→ **Aim of the exercise**
Provide the data again exactly, including every line that follows.

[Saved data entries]
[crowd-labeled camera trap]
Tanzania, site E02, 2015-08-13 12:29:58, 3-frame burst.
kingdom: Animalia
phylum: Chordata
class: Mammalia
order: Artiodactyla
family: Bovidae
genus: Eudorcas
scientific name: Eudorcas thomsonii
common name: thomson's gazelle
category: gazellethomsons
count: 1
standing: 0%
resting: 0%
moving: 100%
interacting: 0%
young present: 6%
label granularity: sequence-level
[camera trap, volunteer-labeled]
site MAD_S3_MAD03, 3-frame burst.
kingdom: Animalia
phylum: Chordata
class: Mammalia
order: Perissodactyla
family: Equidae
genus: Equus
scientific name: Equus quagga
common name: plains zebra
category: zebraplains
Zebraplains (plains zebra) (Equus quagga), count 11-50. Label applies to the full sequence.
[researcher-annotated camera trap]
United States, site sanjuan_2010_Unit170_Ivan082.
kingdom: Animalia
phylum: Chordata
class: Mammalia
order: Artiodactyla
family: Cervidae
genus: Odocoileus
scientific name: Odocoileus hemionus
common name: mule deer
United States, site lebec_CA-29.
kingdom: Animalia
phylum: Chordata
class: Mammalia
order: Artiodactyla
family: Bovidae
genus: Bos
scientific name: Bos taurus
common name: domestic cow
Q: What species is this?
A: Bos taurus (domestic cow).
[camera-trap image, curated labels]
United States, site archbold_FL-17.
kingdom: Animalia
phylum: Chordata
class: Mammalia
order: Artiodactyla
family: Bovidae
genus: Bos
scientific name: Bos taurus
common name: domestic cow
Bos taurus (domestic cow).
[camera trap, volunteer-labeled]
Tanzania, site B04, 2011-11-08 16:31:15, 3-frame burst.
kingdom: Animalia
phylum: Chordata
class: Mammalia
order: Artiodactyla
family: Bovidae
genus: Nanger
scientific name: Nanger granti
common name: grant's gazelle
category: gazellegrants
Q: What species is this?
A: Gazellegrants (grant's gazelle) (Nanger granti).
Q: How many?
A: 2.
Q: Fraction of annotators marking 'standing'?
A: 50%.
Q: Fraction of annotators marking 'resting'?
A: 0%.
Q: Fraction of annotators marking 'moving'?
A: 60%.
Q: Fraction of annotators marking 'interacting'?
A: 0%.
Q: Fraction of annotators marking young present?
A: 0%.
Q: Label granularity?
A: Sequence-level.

→ **Solution to this problem**
[crowd-labeled camera trap]
Tanzania, site E02, 2015-08-13 12:29:58, 3-frame burst.
kingdom: Animalia
phylum: Chordata
class: Mammalia
order: Artiodactyla
family: Bovidae
genus: Eudorcas
scientific name: Eudorcas thomsonii
common name: thomson's gazelle
category: gazellethomsons
count: 1
standing: 0%
resting: 0%
moving: 100%
interacting: 0%
young present: 6%
label granularity: sequence-level
[camera trap, volunteer-labeled]
site MAD_S3_MAD03, 3-frame burst.
kingdom: Animalia
phylum: Chordata
class: Mammalia
order: Perissodactyla
family: Equidae
genus: Equus
scientific name: Equus quagga
common name: plains zebra
category: zebraplains
Zebraplains (plains zebra) (Equus quagga), count 11-50. Label applies to the full sequence.
[researcher-annotated camera trap]
United States, site sanjuan_2010_Unit170_Ivan082.
kingdom: Animalia
phylum: Chordata
class: Mammalia
order: Artiodactyla
family: Cervidae
genus: Odocoileus
scientific name: Odocoileus hemionus
common name: mule deer
United States, site lebec_CA-29.
kingdom: Animalia
phylum: Chordata
class: Mammalia
order: Artiodactyla
family: Bovidae
genus: Bos
scientific name: Bos taurus
common name: domestic cow
Q: What species is this?
A: Bos taurus (domestic cow).
[camera-trap image, curated labels]
United States, site archbold_FL-17.
kingdom: Animalia
phylum: Chordata
class: Mammalia
order: Artiodactyla
family: Bovidae
genus: Bos
scientific name: Bos taurus
common name: domestic cow
Bos taurus (domestic cow).
[camera trap, volunteer-labeled]
Tanzania, site B04, 2011-11-08 16:31:15, 3-frame burst.
kingdom: Animalia
phylum: Chordata
class: Mammalia
order: Artiodactyla
family: Bovidae
genus: Nanger
scientific name: Nanger granti
common name: grant's gazelle
category: gazellegrants
Q: What species is this?
A: Gazellegrants (grant's gazelle) (Nanger granti).
Q: How many?
A: 2.
Q: Fraction of annotators marking 'standing'?
A: 50%.
Q: Fraction of annotators marking 'resting'?
A: 0%.
Q: Fraction of annotators marking 'moving'?
A: 60%.
Q: Fraction of annotators marking 'interacting'?
A: 0%.
Q: Fraction of annotators marking young present?
A: 0%.
Q: Label granularity?
A: Sequence-level.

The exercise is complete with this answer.